▶ [EXCERPT PROVIDED]
»»

There’s a revolution taking place in Singapore. It’s not one that’s being screamed from rooftops, but it’s catching like wildfire throughout businesses everywhere, cutting costs, increasing productivity and driving employee engagement.
I’m talking about learning and development (L&D). Yes, that pillar of your organisation that aims to arm your employees with the skills and knowledge they need to develop and grow. Inspired by the Singapore government’s focus and initiatives on lifelong learning, organisations have been ramping up their efforts to up skill and train their staff.
It’s estimated that companies spend $130 billion on L&D programs each year globally. But despite the huge investment, only one third report getting desired results.
This number doesn’t surprise me. In a modern world, L&D professionals are still trying to put a traditional lens on learning. Lengthy internal courses, time consuming presentations and training programs decided on and set by leaders. Let me explain why this alone just won’t work.

««

Spatial reasoning question data:
»»

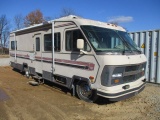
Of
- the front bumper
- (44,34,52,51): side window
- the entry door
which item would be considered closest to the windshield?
the front bumper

««

▶ [EXERCISE]
From the text above on learning and development, extract the passage from "I’m talking about" to "getting desired results.".

▶ [ANSWER FOR THE TASK]
I’m talking about learning and development (L&D). Yes, that pillar of your organisation that aims to arm your employees with the skills and knowledge they need to develop and grow. Inspired by the Singapore government’s focus and initiatives on lifelong learning, organisations have been ramping up their efforts to up skill and train their staff.
It’s estimated that companies spend $130 billion on L&D programs each year globally. But despite the huge investment, only one third report getting desired results.